The study underscores the substantial financial implications associated with pediatric mental health issues within the U.S. healthcare system. The prevalence of these conditions and the demand for corresponding behavioral health services have been on the rise, mirroring alarming trends outlined in a report by U.S. Surgeon General Dr. Vivek Murthy in 2021.

Rising Expenses for Children's Mental Health: 31% Over 5 Years
Photo by RDNE Stock project from Pexels

Analyzing federal data on medical spending from a representative sample of American households during the period of 2017 to 2021, Loo’s team observed a significant increase in mental health diagnoses among children aged 5 to 17, surging by nearly 22% over the five-year period. By 2021, approximately one in every four American children was diagnosed with a mental health condition, totaling over 9 million children nationwide.

The financial strain on households related to child mental health services has also escalated along with rising expenses. Expenditures have increased by approximately 31%, averaging $4,361 annually per child by 2021. Moreover, the study revealed a correlation between increased spending on child mental health and a parallel rise in medical expenses for other family members, averaging $2,337. This correlation highlights the interconnectedness of caregiver and child mental health, emphasizing the need for comprehensive support systems.

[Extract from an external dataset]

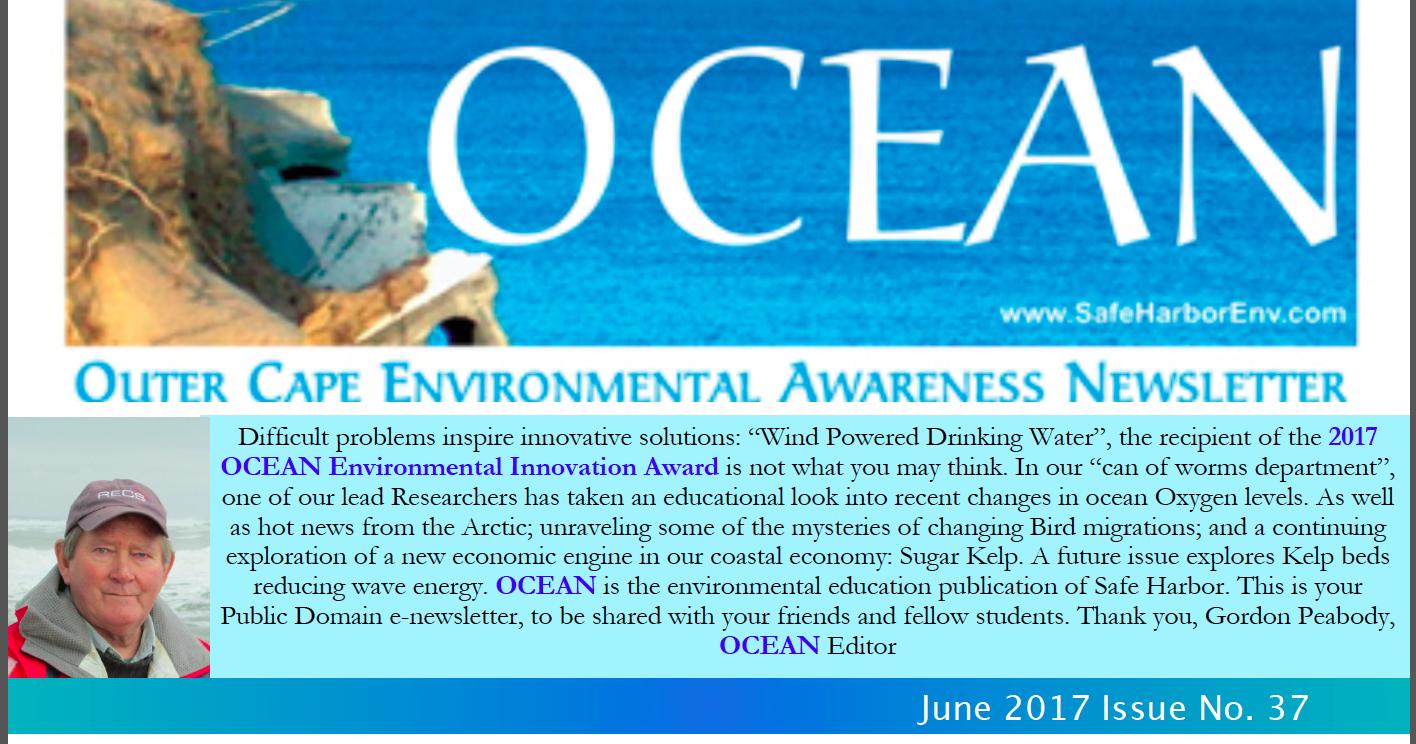 ocean37web.png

The burgeoning costs associated with pediatric mental health conditions have translated into a substantial economic burden, amounting to $31 billion in child spending and $59 billion in overall household medical spending by 2021. Despite these escalating costs, the study suggests that children often receive mental health care, including psychiatric drugs and doctor’s office visits, which may not always be evidence-based or of high quality.

A concerning trend highlighted in the study is the reliance on hospital emergency departments for mental health care, indicating gaps in access to timely and preventative interventions for children. The authors stress the imperative for improved care delivery models that prioritize early intervention and evidence-based practices to mitigate the need for crisis-driven treatments.

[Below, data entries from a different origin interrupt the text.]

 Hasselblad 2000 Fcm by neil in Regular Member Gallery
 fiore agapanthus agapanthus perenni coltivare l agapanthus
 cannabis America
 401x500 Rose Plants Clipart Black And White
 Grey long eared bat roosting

One critical aspect affected by the rising costs is insurance coverage and reimbursement rates for mental health services. Despite legislative efforts to improve mental health parity, disparities persist in insurance coverage for mental health treatments compared to physical health conditions. High out-of-pocket expenses, co-pays, and deductibles often deter families from seeking necessary mental health services, exacerbating the gap in access to care.

Furthermore, the COVID-19 pandemic has exacerbated rising expenses and other challenges in mental health care, amplifying the demand for services while disrupting traditional care delivery models. Telehealth has become a critical lifeline for mental health support during the pandemic, yet disparities in digital access and technological literacy pose additional barriers for vulnerable populations.

The surge in medical costs for children’s mental health highlights the pressing need for enhanced support systems and interventions to alleviate the financial strain on families and ensure optimal mental health outcomes for children. Addressing these challenges demands a multifaceted approach, including improved access to evidence-based care, increased investment in preventative services, and comprehensive support networks for caregivers and families.